Abidjan (Côte d’Ivoire), 22 avril 2026 (crocinfos)— Après une longue audition menée mercredi à la Préfecture de police d’Abidjan, le mouvement politique Aujourd’hui et Demain, la Côte d’Ivoire (ADCI) a affirmé que son président, Assalé Tiémoko Antoine, s’était vu notifier quatre chefs d’accusation, à savoir le trouble à l’ordre public, l’incitation à la révolte, le discrédit sur les institutions de la République et la diffusion de fausses nouvelles.

Selon un communiqué signé à Yamoussoukro par le secrétaire exécutif du mouvement, Roger Youan, le maire de Tiassalé et président de ADCI s’est présenté à 10 heures devant le Service des enquêtes générales, en exécution d’une convocation émise sur instruction du procureur de la République. Plusieurs médias ivoiriens avaient auparavant rapporté cette convocation, en précisant qu’elle visait une audition à la Préfecture de police d’Abidjan et qu’elle mentionnait la possibilité pour l’intéressé de se faire assister par un avocat, conformément à l’article 90 nouveau du Code de procédure pénale.

Dans son texte, ADCI insiste sur le fait que son président s’est présenté aux enquêteurs « accompagné de ses avocats », dans ce qu’il présente comme une marque de respect des institutions républicaines. Le mouvement soutient que cette comparution volontaire s’inscrit dans une logique de coopération avec l’autorité judiciaire et affirme vouloir contester, « par voie légale », les accusations désormais portées contre son dirigeant.

Avant cette notification, les informations disponibles publiquement faisaient surtout état d’une convocation judiciaire dont les motifs n’avaient pas été explicités. Des articles publiés mardi et mercredi relevaient que l’audition se déroulait sur instruction du parquet, sans précision officielle sur la nature exacte des faits visés. Une note relayée dans la journée par des sources proches de l’ADCI indiquait en outre que l’audition, commencée peu après 10 heures, se prolongeait encore plusieurs heures plus tard.

Dans ce nouveau communiqué, le parti transforme donc une séquence jusque-là marquée par l’incertitude en affrontement juridico-politique assumé.
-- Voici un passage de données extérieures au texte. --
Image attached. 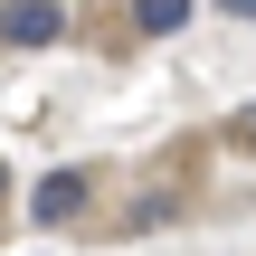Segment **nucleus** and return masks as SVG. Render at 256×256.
Returning <instances> with one entry per match:
<instances>
[{
    "label": "nucleus",
    "mask_w": 256,
    "mask_h": 256,
    "mask_svg": "<svg viewBox=\"0 0 256 256\" xmlns=\"http://www.w3.org/2000/svg\"><path fill=\"white\" fill-rule=\"evenodd\" d=\"M228 142H238V152H256V104H238V114H228Z\"/></svg>",
    "instance_id": "4"
},
{
    "label": "nucleus",
    "mask_w": 256,
    "mask_h": 256,
    "mask_svg": "<svg viewBox=\"0 0 256 256\" xmlns=\"http://www.w3.org/2000/svg\"><path fill=\"white\" fill-rule=\"evenodd\" d=\"M228 19H256V0H228Z\"/></svg>",
    "instance_id": "5"
},
{
    "label": "nucleus",
    "mask_w": 256,
    "mask_h": 256,
    "mask_svg": "<svg viewBox=\"0 0 256 256\" xmlns=\"http://www.w3.org/2000/svg\"><path fill=\"white\" fill-rule=\"evenodd\" d=\"M0 200H10V171H0Z\"/></svg>",
    "instance_id": "6"
},
{
    "label": "nucleus",
    "mask_w": 256,
    "mask_h": 256,
    "mask_svg": "<svg viewBox=\"0 0 256 256\" xmlns=\"http://www.w3.org/2000/svg\"><path fill=\"white\" fill-rule=\"evenodd\" d=\"M86 200H95V171H48L28 190V218L38 228H66V218H86Z\"/></svg>",
    "instance_id": "1"
},
{
    "label": "nucleus",
    "mask_w": 256,
    "mask_h": 256,
    "mask_svg": "<svg viewBox=\"0 0 256 256\" xmlns=\"http://www.w3.org/2000/svg\"><path fill=\"white\" fill-rule=\"evenodd\" d=\"M180 19H190V0H133V28L142 38H171Z\"/></svg>",
    "instance_id": "3"
},
{
    "label": "nucleus",
    "mask_w": 256,
    "mask_h": 256,
    "mask_svg": "<svg viewBox=\"0 0 256 256\" xmlns=\"http://www.w3.org/2000/svg\"><path fill=\"white\" fill-rule=\"evenodd\" d=\"M57 28H66L57 0H0V38L10 48H57Z\"/></svg>",
    "instance_id": "2"
}]
</instances>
Il présente Assalé Tiémoko Antoine comme un responsable public ayant, selon ses termes, toujours exercé ses fonctions de juriste, de maire et d’acteur politique « dans le strict cadre de la légalité républicaine ». Le mouvement y voit non pas l’aboutissement d’une procédure, mais une étape procédurale qu’il entend combattre devant les juridictions compétentes, avec l’assistance de ses conseils.
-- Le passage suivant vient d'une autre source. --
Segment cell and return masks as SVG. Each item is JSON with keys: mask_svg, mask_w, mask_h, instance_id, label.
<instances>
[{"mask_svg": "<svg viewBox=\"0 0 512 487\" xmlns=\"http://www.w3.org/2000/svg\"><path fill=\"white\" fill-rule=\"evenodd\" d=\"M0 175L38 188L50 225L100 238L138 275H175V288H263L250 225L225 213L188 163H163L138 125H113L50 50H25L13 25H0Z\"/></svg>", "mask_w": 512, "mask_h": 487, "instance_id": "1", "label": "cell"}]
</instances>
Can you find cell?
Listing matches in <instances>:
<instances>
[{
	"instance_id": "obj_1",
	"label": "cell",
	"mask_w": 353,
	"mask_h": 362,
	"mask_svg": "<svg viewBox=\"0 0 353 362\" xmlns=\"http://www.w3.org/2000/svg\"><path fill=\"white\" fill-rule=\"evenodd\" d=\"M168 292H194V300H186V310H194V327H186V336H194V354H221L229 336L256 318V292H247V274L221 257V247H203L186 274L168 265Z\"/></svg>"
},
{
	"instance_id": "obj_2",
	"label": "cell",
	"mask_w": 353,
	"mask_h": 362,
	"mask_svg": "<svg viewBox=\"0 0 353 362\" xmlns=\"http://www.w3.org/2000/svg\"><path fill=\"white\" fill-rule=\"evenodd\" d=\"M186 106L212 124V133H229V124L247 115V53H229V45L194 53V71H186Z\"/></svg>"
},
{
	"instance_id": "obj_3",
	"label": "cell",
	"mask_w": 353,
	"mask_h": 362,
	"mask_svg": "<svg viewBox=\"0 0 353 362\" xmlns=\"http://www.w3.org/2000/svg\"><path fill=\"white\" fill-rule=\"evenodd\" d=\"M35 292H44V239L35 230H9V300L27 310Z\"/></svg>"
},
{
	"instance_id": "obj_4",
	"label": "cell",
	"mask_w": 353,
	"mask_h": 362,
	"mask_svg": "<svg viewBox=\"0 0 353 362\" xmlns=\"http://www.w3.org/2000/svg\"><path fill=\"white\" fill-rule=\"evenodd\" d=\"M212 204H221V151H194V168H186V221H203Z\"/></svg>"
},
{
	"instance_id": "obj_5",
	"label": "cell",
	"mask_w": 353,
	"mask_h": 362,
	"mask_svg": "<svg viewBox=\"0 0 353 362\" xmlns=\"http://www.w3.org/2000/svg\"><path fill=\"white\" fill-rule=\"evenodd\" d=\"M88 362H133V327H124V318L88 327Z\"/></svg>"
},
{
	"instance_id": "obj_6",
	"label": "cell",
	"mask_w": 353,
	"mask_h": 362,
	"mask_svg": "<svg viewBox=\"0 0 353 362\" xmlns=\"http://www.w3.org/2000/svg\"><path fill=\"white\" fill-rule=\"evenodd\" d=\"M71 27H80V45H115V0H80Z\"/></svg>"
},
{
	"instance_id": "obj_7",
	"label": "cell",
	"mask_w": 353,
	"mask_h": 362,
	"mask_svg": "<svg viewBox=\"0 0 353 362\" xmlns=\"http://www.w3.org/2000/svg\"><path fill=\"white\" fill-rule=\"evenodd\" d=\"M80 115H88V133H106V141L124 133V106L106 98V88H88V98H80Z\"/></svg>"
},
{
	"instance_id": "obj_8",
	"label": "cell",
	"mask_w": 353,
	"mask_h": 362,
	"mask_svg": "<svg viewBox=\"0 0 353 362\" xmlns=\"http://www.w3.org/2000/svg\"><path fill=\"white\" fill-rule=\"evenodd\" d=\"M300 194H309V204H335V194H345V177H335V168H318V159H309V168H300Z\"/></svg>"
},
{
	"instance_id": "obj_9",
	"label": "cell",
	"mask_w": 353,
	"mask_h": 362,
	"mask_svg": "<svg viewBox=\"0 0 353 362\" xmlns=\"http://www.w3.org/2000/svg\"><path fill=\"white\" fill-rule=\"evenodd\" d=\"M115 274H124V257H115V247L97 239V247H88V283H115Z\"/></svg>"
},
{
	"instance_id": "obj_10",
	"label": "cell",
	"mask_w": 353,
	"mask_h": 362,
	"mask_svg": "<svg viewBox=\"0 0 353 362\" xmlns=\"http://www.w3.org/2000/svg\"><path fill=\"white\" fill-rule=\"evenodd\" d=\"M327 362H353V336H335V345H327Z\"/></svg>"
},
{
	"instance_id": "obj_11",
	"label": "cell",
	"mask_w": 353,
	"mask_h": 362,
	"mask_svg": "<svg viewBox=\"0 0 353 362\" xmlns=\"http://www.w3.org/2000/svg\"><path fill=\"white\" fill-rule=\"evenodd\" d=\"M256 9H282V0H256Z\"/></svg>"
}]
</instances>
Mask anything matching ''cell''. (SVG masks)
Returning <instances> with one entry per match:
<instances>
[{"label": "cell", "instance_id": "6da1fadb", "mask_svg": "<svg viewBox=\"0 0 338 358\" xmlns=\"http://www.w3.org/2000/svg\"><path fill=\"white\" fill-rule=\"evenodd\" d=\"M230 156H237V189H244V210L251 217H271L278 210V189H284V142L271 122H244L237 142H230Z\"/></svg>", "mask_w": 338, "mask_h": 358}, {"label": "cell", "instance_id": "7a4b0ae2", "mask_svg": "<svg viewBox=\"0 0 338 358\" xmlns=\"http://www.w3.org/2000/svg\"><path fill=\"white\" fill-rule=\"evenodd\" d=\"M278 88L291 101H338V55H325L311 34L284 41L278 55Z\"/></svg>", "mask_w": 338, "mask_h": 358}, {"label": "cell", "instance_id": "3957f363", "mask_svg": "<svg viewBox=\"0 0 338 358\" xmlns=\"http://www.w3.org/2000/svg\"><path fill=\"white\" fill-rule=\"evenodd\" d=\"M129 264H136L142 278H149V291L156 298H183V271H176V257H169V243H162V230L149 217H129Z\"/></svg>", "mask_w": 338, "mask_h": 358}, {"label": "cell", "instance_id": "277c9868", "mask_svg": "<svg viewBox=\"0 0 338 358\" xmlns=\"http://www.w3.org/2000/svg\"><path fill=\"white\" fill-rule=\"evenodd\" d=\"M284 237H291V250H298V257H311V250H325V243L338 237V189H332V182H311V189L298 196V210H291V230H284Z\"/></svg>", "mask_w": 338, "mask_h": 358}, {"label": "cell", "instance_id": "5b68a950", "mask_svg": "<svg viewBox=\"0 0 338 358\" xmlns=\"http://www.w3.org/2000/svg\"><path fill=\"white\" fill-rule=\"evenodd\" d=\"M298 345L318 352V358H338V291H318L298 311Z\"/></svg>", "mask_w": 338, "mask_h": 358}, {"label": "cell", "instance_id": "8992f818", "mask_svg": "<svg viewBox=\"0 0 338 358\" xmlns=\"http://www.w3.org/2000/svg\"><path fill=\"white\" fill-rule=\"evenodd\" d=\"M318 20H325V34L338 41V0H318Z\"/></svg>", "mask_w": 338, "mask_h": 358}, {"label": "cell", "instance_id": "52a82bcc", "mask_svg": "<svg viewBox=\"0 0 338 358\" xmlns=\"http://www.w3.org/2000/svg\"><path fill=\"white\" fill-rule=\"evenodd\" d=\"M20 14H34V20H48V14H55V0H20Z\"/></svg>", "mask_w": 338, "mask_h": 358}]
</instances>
L’enjeu est double. Sur le terrain judiciaire, la notification de qualifications pénales ouvre une phase plus sensible, dans laquelle la défense cherchera à démontrer soit l’absence d’éléments constitutifs des infractions alléguées, soit l’insuffisance des faits susceptibles de les caractériser. Sur le terrain politique, ADCI dénonce déjà toute tentative “d’instrumentalisation” de l’affaire et appelle ses militants, sympathisants, alliés et partenaires à garder leur calme, tout en demeurant mobilisés.
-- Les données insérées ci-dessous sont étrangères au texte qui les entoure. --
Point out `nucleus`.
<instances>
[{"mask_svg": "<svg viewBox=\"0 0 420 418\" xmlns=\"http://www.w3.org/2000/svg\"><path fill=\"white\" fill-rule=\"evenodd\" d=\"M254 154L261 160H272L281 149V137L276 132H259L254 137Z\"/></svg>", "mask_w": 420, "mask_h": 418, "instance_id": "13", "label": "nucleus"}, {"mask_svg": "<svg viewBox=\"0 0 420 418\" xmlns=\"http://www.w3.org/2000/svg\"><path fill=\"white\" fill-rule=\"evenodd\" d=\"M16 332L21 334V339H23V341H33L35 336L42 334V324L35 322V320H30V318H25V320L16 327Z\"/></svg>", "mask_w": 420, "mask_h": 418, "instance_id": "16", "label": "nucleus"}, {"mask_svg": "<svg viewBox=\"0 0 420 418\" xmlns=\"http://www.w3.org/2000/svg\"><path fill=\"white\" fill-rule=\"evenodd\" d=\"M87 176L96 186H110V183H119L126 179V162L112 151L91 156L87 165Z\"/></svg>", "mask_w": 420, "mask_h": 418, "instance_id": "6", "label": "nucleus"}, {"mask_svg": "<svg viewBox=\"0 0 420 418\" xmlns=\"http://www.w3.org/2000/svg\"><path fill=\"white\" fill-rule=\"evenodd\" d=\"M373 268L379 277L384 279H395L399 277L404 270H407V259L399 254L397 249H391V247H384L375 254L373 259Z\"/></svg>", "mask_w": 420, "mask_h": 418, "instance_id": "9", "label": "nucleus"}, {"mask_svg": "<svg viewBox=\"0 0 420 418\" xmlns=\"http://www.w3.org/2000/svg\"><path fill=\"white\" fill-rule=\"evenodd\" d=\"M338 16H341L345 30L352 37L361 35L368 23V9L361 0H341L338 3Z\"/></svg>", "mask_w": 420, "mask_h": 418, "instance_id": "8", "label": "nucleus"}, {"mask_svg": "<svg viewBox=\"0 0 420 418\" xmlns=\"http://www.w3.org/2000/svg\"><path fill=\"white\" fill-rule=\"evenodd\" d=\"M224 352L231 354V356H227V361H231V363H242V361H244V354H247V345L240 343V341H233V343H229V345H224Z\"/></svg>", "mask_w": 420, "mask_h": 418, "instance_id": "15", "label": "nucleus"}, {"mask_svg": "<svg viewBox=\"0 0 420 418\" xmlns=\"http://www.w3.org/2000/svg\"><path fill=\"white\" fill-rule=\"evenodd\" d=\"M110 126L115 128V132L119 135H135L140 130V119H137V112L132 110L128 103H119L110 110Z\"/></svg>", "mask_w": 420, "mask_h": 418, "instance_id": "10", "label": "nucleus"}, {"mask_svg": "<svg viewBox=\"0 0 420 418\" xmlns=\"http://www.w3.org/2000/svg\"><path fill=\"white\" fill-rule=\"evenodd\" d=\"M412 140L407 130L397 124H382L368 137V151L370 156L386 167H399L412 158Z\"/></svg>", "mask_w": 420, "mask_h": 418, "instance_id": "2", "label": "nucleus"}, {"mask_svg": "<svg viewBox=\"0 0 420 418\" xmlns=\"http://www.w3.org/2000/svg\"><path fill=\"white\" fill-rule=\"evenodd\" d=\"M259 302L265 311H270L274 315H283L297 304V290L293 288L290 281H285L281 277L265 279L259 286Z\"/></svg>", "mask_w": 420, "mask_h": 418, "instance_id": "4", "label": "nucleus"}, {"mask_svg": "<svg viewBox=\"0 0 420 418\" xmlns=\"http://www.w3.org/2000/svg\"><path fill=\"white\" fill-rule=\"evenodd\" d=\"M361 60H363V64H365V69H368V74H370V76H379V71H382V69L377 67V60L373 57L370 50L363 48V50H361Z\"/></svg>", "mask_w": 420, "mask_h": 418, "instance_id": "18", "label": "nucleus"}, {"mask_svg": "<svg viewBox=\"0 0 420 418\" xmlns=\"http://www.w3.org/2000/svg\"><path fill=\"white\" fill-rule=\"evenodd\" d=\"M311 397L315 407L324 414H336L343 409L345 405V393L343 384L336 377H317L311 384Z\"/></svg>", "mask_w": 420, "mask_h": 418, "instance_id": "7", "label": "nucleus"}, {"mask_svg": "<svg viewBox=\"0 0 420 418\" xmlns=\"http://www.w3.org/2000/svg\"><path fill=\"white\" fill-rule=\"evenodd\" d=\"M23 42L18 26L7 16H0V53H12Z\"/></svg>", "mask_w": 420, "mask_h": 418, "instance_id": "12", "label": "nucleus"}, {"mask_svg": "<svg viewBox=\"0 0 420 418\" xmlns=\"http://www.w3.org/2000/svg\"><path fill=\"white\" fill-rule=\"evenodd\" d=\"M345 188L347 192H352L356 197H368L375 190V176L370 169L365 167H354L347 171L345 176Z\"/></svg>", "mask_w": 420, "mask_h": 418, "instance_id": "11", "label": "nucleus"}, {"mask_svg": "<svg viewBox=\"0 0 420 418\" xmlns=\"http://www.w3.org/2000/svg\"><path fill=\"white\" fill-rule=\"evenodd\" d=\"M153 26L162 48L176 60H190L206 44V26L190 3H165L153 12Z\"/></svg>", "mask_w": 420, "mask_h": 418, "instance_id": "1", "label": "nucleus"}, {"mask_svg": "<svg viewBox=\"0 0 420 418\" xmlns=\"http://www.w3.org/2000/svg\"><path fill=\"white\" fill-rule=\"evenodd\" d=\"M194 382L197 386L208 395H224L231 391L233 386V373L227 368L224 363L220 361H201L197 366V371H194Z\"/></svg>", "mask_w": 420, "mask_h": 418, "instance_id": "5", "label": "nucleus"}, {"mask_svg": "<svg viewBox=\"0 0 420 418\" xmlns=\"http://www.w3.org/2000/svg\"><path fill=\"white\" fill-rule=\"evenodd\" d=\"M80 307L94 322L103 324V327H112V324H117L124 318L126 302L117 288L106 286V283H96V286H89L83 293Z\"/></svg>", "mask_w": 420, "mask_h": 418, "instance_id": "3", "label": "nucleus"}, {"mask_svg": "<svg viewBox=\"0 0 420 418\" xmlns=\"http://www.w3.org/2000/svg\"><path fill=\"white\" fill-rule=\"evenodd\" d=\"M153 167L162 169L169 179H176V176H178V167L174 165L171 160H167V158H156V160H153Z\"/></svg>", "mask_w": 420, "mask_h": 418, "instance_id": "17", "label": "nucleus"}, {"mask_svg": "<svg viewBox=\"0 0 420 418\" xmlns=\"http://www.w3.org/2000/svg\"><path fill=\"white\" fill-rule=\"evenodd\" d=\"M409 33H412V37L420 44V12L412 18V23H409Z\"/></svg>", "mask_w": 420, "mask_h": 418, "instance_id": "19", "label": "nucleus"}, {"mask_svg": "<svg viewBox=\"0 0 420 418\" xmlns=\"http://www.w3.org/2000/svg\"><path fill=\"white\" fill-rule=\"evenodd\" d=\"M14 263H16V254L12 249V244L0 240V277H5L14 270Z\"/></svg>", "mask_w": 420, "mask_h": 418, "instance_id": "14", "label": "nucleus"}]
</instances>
Le communiqué insiste également sur un point de droit classique mais central : la notification de chefs d’accusation au stade d’une procédure préliminaire ne vaut ni preuve de culpabilité ni condamnation. En rappelant la présomption d’innocence, ADCI cherche à encadrer la lecture publique d’un dossier dont la portée dépasse désormais le seul cadre policier pour toucher au débat démocratique, à la liberté d’expression politique et à la place de l’opposition dans l’espace public ivoirien.

À ce stade, aucune communication publique indépendante du parquet détaillant ces quatre qualifications n’a été retrouvée dans les principales sources consultées mercredi soir, lesquelles confirmaient surtout la convocation, l’audition et le cadre procédural de l’affaire.

Le Bureau exécutif national de l’ADCI a indiqué qu’il continuerait de suivre l’évolution du dossier et promet de communiquer “en temps utile” sur les suites de cette affaire.